Christine Elliott enters race to replace Ontario PC leader

MPP Christine Elliott — the widow of ex-federal finance minister Jim Flaherty — is taking another shot at leading Ontario’s Progressive Conservatives.

Elliott announced Wednesday morning in Toronto that she’s entering the race to succeed Tim Hudak, who will be stepping down as PC leader when the legislature returns on July 2.

“I am determined to lead the PC party,” she said outside the McMurrich Building at the University of Toronto.

She added that her party had a lot of work to do in the next four years because the recent election showed that “we failed to connect with the issues that mattered” to the public. And to take the party forward “it’s going to take new leadership,” she said.

Elliott finished third when Hudak won the Tory leadership race in 2009.
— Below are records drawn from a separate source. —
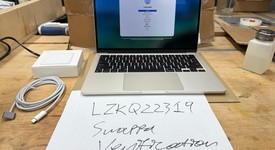 Good
													MacBook Air 2024 (M3) - 13" - Apple M3, Starlight, 256 GB, 8 GB, 8-core GPU, photo 1 of 14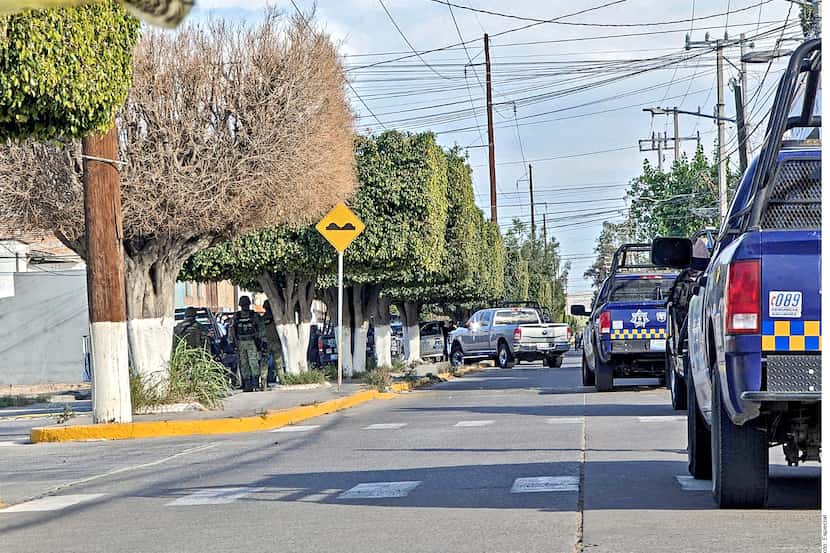 Cinco personas fueron asesinadas y calcinadas el sábado pasado en el municipio de San Miguel...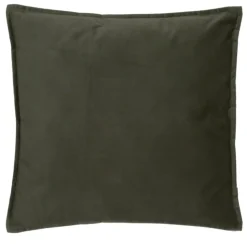 Coussin déhoussable en velours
Flaherty failed in bids in 2002 and 2004 to lead the Ontario Tories.

Her name was put forward as a possible favourite to replace Hudak after he announced he was stepping down following the crushing defeat of his party in the June 12 election.

Elliott is deputy leader of the party and has served as critic for the Ministry of Health and Long-Term Care and Mental Health Reform.
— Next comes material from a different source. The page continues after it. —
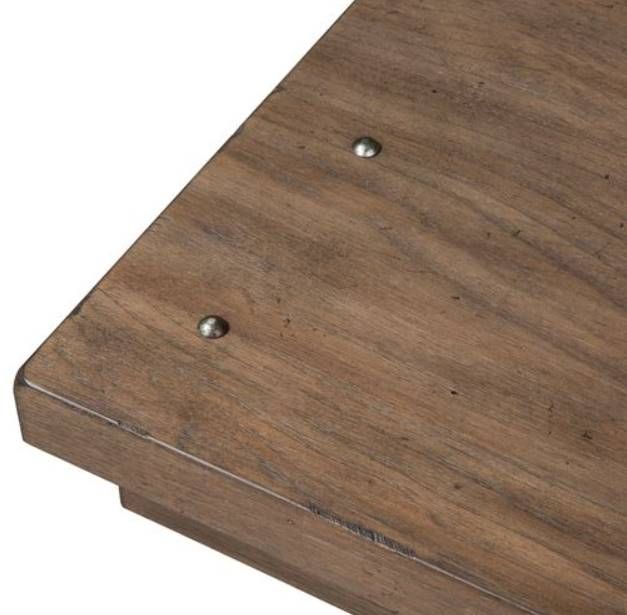 Liberty Furniture Sonoma Road Weather Beaten Bark End Table-3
Tory MPP and labour critic Monte McNaughton said he is also “seriously” considering a run for the leadership.

“I’ve spent every day since the election making calls to party activists across the province and to caucus members,” he told The Canadian Press.

“I really am overwhelmed and humbled by the support that I’ve been receiving across Ontario.”

It could be a crowded field. Tory energy critic Lisa MacLeod, who once worked for Foreign Affairs Minister John Baird, appears to be testing the waters, penning a column in the Toronto Star calling for a new leader “who understands urban, suburban and rural concerns.”

Her Ottawa riding of Nepean-Carleton “is a microcosm of the growing and changing Ontario that our party must represent,” she wrote Tuesday.

There’s also a campaign underway by some party activists to draft federal Transportation Minister Lisa Raitt into the race.

Other names mentioned as possible candidates include Tory MPP and finance critic Vic Fedeli, as well as party president Richard Ciano.

Educated as a lawyer, Elliott entered politics when she won a seat in Whitby, east of Toronto, in the March 2006 byelection.

During the 2009 leadership race, Elliott preached the Red Tory mantra of fiscal conservatism and social responsibility — very different from Flaherty who during his 2002 leadership bid proposed jailing the homeless.

She rejected any political labels — “I define myself as a Conservative, period” — saying her beliefs are rooted in her experiences as a mother, businesswoman and advocate for people with special needs, including her son John.

Following the June 12 election, Elliott said it was “a combination of things” that drove voters from the PCs to the Liberals.

“We ran a principled campaign and I’m very proud, (but) it just wasn’t meant to be,” she said.